=== Page text ===
— START —

# Hello!!! Why is it so hard to communicate with other members?



## 1973frontier (5 mo ago)

Hello,
I have been attempting to converse with other members for items being sold or traded in the classified sections. I can not send messages until I introduce meself?


----------



## Tolbnd (Feb 11, 2020)

1973frontier said:


> Hello,
> I have been attempting to converse with other members for items being sold or traded in the classified sections. I can not send messages until I introduce meself?



Read the "Classified Rules" sticky at the top of most of the subforums. You'll understand after that.


----------



## WVbowProud (Dec 5, 2020)

20 posts 2 weeks a member before you can use classified section


----------



## Tim Roberts (Jul 13, 2002)

1973frontier.

You need two weeks membership and 20 posts before you can use the Classifieds, including messaging. Classifieds view/access explained.

Don't use this thread to buy and sell, as it will be deleted.


----------



## rapids (Feb 28, 2003)

Welcome to AT from northern Illinois.


----------



## df06 (Jun 9, 2007)

Regardless of the rules, some members may not want to converse with new members that happen to have something to sell. Certainly you understand why.


----------



## BrewHo (6 mo ago)

Rules to be able to use classifieds on Archery Talk...
1. Must be a bow tech and own at least two bow presses.
2. Must immediately follow "Ranch Fairy" on youtube.
3. Must be able to calculate F.O.C. on demand in less than 3 seconds given random arrow specs.
4. Have 10-15 photos of your paper from tuning your bow. MUST INCLUDE bare-shaft photos.
5. 1-3 Photos of your bow "form" to be criticized.
6. Must be willing to have "Shoot-off" with members you disagree with.
7. Once these are completed you are still only around 3 posts. But don't feel down, only 17 more to go!

Crazy I know... but the guy whos trying to get rid of those old Easton aluminum arrows you want for $20 has been burnt by internet scammers before... Turns out that "local mom" wasn't really 5 miles away.... And there is absolutely no place for that here.

God Speed.


----------



## slowen (Jun 27, 2006)

Welcome… rules keep this place intact..


----------



## FrostyNuggets (8 mo ago)

*Hello!!! Why is it so hard to get new members to read the rules? *


----------



## Early Ice (Mar 18, 2008)

BrewHo said:


> Rules to be able to use classifieds on Archery Talk...
> 1. Must be a bow tech and own at least two bow presses.
> 2. Must immediately follow "Ranch Fairy" on youtube.
> 3. Must be able to calculate F.O.C. on demand in less than 3 seconds given random arrow specs.
> ...


wow, you went pretty hard there. I actually find Ranch Fairy pretty comical and interesting. I didn't go out and build a 1000 grain arrow, but I think he's just trying to help. Prior to being affiliated with Sirius or Ethics, he really was just sharing his experiences trying to help others with penetration issues. Nothing wrong with that....and he really doesn't need the money (well everyone does to an extent) as he's a very successful guy outside of archery. I don't see anything wrong with what he's done. this is archery talk after all, archers helping archers. he's a straight red neck like half the guys here including me, how can you not like the guy? idunno


----------



## NCbowhunter85 (Sep 24, 2019)

— END —

=== Task goal ===
Write what comes next in the forum thread about messaging limits in the classifieds, starting after its last line. The data that follow are drawn from an unrelated source.

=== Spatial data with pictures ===
— START —

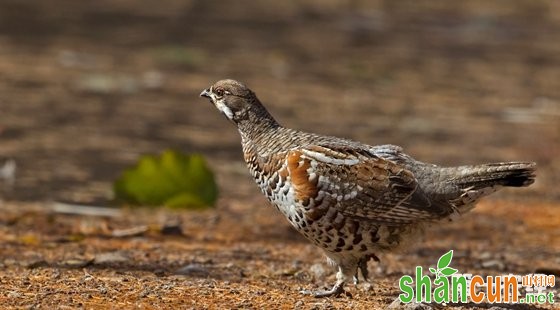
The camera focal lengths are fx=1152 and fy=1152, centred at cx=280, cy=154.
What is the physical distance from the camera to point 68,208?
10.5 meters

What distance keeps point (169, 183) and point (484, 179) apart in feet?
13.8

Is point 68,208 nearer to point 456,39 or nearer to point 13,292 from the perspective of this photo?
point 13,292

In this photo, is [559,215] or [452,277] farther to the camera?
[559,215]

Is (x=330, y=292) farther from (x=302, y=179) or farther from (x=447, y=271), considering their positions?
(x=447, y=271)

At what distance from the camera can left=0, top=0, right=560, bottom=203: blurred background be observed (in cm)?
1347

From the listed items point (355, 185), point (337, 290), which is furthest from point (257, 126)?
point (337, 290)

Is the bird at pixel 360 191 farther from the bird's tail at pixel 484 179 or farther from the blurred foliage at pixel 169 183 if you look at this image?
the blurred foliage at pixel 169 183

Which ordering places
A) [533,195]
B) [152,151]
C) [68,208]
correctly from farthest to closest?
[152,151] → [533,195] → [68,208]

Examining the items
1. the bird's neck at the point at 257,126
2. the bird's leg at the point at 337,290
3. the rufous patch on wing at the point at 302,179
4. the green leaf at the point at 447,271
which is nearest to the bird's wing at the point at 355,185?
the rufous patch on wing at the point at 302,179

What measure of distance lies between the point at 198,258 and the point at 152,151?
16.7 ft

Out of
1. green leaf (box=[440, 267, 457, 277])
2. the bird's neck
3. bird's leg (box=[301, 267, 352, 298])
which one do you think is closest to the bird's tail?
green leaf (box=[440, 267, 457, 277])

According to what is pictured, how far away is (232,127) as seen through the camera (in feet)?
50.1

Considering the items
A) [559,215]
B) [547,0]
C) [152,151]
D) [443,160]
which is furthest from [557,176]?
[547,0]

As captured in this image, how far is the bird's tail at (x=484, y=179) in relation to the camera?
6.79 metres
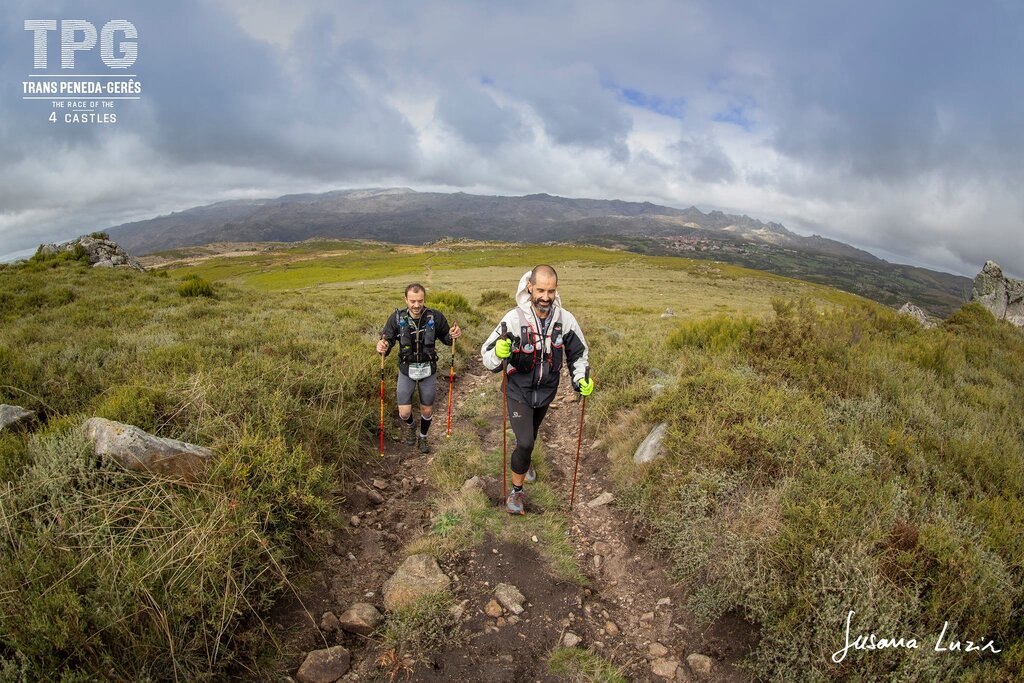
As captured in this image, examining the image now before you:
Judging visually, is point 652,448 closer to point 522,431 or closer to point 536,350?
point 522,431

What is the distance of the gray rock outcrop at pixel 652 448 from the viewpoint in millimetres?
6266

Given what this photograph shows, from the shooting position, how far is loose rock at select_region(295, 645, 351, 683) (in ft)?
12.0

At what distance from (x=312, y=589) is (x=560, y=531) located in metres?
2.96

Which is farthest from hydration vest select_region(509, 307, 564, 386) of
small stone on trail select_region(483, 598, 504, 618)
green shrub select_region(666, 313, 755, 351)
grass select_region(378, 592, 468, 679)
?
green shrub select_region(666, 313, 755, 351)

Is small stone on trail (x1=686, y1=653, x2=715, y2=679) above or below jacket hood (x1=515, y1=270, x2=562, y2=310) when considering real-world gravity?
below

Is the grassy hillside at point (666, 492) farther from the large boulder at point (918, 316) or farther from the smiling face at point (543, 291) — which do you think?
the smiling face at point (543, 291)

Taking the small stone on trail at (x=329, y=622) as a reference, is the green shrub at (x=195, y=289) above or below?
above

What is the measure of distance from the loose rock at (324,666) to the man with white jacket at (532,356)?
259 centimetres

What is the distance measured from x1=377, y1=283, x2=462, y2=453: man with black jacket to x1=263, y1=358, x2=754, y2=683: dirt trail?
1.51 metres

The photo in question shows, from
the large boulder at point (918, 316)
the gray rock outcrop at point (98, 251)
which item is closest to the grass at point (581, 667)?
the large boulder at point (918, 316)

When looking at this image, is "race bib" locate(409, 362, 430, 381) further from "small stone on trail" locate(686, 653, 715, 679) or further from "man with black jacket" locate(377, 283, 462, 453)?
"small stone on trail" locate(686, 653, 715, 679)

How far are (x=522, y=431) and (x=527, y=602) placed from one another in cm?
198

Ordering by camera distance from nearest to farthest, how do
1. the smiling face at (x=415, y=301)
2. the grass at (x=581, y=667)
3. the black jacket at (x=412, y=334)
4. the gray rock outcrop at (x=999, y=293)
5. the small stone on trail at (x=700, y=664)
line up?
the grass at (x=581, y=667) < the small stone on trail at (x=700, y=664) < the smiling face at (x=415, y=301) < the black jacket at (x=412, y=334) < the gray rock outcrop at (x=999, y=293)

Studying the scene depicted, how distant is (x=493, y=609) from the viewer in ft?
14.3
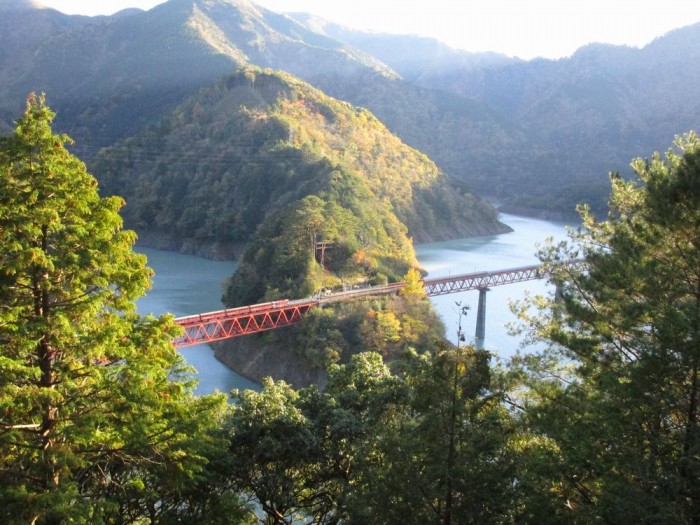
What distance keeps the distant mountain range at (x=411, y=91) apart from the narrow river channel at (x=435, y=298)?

— END —

=== Task result ===
Welcome to AT


----------



## Flat-Broke (Mar 3, 2006)

Welcome to AT


----------



## WVbowProud (Dec 5, 2020)

BrewHo said:


> Rules to be able to use classifieds on Archery Talk...
> 1. Must be a bow tech and own at least two bow presses.
> 2. Must immediately follow "Ranch Fairy" on youtube.
> 3. Must be able to calculate F.O.C. on demand in less than 3 seconds given random arrow specs.
> ...


This is the best post I have read in ages, your sense of humor is appreciated!


----------



## cope-77 (Sep 5, 2015)

BrewHo said:


> Rules to be able to use classifieds on Archery Talk...
> 1. Must be a bow tech and own at least two bow presses.
> 2. Must immediately follow "Ranch Fairy" on youtube.
> 3. Must be able to calculate F.O.C. on demand in less than 3 seconds given random arrow specs.
> ...


Well played sir. That should get you a bonus of 3 posts so you can interact in the classifieds, lol.


----------



## Dustin Clays (Dec 6, 2021)

The ability to read is fundamental to successful digital communication 😉


----------



## Skyydyyver (Apr 5, 2021)

Someone was a long time lurker before joining...
 @BrewHo

🤣


----------



## buttercup (Mar 3, 2006)

Welcome buddy from Penn State


----------



## Kwame Ximer (5 mo ago)

Tolbnd said:


> Read the "Classified Rules" sticky at the top of most of the subforums. You'll understand after that.


Hello there...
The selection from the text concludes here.